The reserved space at the end of each page is used by extensions to store information about the page. The size of the reserved area is defined in the database header (default is zero).
Representation
This section describes the structure of data storage in the database. The data on the leaf pages of the table b - tree and the keys index b - tree are stored as an arbitrary sequence of bytes called
record format (read more
habrahabr.ru/post/223451 ).
TABLE
Each table (with ROWID) is represented in the database as
table b - tree . Each entry in the tree corresponds to a SQL table row. A single SQL row of a table is represented as a sequence (the same as specified when creating it) of table columns in record format. If the table has an INTEGER PRIMARY KEY that is a ROWID alias, then NULL will be written instead of its value. SQLite will always use the key
table b - tree instead of NULL when accessing INTEGER PRIMARY KEY. If the Affinity column (type conversion recommendation, read more
habrahabr.ru/post/149635 in the section “Data Types and Comparison of Values”) is REAL and the value can be converted to INTEGER without data loss, then the value will be stored as an integer.

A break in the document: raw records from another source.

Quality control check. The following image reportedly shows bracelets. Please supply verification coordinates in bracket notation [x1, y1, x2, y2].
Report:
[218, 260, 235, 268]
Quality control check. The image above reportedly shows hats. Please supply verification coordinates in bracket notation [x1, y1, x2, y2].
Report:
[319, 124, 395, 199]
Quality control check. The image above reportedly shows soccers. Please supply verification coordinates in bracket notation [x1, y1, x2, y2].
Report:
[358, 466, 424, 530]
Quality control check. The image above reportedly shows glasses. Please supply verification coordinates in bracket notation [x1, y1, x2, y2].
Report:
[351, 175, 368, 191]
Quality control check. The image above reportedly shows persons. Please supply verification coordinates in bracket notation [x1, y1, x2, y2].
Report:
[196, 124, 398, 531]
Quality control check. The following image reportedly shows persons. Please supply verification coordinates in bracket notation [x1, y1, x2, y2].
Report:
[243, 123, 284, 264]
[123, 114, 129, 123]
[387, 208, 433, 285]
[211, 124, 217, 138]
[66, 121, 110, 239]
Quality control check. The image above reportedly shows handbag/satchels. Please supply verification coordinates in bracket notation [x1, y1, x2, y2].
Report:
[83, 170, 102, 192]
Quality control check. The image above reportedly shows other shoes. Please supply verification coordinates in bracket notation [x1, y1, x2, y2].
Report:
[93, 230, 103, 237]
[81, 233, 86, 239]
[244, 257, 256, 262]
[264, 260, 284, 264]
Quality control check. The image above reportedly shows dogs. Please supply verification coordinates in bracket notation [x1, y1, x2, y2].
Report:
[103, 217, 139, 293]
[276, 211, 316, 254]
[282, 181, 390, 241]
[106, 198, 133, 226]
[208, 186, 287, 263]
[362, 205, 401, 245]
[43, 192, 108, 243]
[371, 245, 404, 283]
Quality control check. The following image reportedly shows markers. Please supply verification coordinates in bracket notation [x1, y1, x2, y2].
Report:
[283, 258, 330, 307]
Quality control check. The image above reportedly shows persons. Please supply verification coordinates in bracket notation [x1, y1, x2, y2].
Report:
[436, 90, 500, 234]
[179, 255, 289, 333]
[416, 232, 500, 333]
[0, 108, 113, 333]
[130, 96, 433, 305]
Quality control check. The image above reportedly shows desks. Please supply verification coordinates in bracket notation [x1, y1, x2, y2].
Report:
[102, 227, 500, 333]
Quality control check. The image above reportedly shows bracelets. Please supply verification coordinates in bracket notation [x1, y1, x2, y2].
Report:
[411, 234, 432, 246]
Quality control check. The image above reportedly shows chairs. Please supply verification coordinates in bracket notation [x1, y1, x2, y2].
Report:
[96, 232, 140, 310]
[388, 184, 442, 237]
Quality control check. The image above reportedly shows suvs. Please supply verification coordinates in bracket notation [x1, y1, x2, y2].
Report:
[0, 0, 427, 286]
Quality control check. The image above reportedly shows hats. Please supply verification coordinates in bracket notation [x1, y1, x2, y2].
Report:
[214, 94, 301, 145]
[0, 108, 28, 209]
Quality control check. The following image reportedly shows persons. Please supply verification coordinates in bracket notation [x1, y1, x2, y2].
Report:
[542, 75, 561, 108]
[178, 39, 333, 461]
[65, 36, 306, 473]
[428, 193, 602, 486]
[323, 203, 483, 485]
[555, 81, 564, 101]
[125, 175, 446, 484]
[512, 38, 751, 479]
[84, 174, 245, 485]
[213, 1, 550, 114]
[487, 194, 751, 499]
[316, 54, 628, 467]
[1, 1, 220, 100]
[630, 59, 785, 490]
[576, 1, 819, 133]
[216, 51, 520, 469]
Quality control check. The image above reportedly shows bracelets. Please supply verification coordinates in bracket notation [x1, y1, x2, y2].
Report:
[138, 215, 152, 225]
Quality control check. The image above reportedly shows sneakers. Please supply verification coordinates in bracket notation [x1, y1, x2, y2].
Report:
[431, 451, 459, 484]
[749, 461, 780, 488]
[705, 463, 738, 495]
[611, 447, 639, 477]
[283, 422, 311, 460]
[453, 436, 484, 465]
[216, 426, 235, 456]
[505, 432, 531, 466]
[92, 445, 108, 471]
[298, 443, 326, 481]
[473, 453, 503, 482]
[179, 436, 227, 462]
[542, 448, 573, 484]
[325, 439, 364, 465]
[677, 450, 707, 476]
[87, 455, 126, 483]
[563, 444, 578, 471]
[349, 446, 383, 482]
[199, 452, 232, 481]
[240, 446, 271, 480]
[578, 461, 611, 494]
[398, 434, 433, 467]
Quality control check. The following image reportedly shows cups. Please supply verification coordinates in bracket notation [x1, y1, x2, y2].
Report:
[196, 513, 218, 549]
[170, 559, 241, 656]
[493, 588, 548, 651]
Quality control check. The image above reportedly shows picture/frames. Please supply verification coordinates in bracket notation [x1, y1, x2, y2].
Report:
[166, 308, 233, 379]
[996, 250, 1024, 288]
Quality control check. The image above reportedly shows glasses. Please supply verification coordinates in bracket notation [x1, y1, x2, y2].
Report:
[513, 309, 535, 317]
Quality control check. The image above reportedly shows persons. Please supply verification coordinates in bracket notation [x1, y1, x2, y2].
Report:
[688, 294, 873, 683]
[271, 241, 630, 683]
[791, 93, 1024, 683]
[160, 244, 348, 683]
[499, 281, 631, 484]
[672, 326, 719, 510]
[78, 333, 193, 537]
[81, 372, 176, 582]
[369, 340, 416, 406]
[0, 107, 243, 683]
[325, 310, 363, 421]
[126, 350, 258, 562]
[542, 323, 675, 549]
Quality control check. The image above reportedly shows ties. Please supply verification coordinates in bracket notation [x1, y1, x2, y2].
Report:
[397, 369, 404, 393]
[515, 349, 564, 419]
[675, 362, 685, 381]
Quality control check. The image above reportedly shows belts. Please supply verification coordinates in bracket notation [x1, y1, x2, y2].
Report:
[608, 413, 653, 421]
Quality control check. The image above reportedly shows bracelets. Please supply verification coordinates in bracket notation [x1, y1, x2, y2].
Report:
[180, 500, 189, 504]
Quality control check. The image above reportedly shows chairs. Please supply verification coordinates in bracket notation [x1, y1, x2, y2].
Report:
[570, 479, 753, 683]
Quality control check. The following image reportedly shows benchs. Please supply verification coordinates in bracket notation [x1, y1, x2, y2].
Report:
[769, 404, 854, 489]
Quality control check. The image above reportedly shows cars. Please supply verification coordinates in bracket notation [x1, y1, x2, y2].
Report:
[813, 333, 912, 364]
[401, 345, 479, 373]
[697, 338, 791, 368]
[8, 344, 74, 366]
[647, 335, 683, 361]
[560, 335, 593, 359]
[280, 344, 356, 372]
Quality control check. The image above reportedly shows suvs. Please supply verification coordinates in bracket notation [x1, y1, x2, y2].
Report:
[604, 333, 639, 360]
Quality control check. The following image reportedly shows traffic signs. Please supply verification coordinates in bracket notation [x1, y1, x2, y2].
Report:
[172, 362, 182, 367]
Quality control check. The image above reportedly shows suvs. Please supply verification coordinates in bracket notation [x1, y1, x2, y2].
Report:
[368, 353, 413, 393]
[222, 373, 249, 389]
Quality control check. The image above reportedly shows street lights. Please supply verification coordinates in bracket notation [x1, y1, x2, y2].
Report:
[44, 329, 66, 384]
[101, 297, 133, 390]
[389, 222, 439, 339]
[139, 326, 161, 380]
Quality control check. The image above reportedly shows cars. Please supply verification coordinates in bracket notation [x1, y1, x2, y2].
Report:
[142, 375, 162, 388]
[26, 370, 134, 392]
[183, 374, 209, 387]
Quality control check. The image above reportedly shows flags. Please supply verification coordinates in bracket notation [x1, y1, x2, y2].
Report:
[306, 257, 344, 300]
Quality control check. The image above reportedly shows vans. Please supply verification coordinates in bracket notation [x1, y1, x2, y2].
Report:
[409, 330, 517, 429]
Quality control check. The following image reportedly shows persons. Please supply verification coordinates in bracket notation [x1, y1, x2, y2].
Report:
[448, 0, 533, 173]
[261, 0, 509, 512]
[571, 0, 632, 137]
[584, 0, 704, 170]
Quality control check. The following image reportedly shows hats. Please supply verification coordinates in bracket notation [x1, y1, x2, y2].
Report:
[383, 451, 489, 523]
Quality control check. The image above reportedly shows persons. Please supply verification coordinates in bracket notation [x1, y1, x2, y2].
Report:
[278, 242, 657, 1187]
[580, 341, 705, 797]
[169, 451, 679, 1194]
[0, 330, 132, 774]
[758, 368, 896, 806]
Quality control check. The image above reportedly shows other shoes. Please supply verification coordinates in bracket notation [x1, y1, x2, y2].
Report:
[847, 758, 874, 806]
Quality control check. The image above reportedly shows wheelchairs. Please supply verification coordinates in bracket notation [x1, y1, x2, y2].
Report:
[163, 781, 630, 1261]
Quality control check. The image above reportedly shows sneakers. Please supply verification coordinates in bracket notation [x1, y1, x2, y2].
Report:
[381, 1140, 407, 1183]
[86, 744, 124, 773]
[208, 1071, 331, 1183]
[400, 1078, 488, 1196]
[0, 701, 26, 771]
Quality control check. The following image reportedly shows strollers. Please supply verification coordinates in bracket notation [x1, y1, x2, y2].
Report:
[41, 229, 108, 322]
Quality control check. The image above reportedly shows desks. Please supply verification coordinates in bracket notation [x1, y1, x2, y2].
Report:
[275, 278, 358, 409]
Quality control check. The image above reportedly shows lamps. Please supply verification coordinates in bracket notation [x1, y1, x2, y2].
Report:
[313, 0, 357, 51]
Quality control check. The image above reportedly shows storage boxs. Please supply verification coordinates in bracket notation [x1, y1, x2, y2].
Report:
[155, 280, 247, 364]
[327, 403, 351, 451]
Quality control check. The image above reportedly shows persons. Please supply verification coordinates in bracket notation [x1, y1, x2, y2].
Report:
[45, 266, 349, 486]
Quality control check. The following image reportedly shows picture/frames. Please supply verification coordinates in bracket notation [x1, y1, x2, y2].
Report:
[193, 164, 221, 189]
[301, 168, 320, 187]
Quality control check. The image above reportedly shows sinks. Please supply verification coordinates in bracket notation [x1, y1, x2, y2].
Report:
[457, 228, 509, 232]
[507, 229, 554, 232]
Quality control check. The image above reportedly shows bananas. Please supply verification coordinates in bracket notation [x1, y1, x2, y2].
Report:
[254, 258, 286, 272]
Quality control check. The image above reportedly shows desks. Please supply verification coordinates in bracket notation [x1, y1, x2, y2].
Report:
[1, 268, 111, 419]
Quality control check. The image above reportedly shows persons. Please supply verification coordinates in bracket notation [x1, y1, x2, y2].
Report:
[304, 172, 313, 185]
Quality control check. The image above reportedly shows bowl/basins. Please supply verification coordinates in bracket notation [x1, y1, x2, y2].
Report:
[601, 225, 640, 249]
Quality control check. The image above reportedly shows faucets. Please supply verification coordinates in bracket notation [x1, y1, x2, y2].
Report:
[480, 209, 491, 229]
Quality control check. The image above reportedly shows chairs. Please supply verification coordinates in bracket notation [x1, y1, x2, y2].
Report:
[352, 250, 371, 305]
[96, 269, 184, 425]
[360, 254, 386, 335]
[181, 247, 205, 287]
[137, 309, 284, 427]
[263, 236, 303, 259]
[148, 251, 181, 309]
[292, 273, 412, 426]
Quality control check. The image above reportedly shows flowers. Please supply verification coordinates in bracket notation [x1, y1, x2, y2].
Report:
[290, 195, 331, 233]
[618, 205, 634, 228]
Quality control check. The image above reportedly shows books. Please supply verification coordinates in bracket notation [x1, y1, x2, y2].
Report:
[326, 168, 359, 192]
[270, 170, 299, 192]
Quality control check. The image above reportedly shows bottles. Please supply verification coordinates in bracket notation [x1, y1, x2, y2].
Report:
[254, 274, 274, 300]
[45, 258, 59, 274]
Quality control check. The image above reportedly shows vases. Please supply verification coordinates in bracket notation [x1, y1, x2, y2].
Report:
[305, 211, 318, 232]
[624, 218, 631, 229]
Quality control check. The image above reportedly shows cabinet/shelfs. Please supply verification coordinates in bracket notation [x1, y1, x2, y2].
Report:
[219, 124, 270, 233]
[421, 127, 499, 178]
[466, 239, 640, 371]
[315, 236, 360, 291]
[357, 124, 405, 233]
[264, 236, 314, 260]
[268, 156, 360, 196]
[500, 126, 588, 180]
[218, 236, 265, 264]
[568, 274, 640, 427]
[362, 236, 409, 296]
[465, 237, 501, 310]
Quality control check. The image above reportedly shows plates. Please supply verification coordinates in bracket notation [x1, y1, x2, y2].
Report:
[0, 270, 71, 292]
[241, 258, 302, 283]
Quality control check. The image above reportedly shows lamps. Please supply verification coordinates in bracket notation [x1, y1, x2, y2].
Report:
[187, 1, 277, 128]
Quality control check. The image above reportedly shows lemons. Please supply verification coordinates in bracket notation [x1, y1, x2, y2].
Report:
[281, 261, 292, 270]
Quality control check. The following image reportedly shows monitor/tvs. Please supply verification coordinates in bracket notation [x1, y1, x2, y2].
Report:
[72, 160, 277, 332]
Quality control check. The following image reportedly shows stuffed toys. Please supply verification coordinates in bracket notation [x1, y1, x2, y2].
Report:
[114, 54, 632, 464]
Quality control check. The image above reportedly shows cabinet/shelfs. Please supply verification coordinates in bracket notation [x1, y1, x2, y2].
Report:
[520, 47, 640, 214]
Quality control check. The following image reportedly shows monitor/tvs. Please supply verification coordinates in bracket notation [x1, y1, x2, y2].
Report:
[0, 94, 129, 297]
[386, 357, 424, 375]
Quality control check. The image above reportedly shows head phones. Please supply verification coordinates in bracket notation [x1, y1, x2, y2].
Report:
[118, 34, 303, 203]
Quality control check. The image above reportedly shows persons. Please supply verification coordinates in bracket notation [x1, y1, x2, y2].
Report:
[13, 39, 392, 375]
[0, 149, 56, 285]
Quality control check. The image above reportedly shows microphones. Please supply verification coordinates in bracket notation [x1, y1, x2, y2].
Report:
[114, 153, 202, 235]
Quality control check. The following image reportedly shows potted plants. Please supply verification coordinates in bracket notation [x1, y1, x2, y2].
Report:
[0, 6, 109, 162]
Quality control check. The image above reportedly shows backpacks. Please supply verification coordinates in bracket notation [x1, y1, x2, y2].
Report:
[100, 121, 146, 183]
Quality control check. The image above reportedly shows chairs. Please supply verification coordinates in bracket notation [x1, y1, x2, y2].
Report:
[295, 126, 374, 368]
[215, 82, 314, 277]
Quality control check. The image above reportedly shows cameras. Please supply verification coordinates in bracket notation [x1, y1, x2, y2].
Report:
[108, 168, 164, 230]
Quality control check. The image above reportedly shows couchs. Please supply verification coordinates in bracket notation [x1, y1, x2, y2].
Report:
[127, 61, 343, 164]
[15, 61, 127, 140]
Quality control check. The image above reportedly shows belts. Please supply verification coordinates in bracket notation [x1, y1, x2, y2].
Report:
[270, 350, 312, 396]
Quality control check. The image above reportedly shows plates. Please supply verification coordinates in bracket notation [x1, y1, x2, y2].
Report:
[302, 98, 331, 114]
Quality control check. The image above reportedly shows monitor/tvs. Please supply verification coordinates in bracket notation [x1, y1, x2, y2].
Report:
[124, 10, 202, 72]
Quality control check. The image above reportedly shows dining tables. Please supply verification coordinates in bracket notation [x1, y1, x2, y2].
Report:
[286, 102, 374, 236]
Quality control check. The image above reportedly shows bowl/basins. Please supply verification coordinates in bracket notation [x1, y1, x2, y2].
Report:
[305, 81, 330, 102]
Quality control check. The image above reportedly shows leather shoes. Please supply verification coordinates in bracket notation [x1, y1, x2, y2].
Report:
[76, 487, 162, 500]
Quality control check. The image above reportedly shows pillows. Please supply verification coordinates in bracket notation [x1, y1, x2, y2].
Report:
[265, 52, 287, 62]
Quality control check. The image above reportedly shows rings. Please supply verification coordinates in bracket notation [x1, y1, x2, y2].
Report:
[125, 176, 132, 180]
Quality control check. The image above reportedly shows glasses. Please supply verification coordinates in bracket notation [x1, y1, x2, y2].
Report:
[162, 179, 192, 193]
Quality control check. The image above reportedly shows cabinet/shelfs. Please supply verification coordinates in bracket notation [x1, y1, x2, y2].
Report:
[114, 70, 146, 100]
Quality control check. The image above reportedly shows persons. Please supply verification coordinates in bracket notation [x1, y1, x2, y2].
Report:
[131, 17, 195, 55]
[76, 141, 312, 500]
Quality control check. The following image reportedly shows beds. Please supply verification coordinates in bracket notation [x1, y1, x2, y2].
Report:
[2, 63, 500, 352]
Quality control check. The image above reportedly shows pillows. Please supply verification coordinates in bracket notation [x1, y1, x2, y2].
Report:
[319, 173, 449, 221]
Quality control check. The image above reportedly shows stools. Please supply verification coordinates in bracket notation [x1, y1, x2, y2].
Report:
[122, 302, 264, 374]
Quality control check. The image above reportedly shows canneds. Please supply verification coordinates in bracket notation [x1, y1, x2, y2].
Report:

When extracting data from a database, SQLite converts an integer to REAL.
TABLEWITHOUT ROWID
Each table (without ROWID) is represented in the database as an
index b - tree . The difference from tables with rowid is that the key of each SQL record of the table is stored in the record format, the key columns being stored as specified in the PRIMARY KEY, and the rest in the order specified in the table declaration.
Thus, the entries in
index b - tree are represented just like in
table b - tree , except for the order of the columns and the fact that the content of the row is stored in the key of the tree, and not as data on the leaves as in
table b - tree .
INDEX
Each index (declared CREATE INDEX, PRIMARY KEY or UNIQUE) is represented in the database by the mean
index b - tree . Each entry in this tree corresponds to a row in the SQL table. The index tree key is a sequence of column values ​​specified in the index and is completed with the row key value (rowid or primary key) in record format.
UPD 13:44 :
Representation section reworked, thanks for the criticism of
mayorovp (you could of course move, but oh well).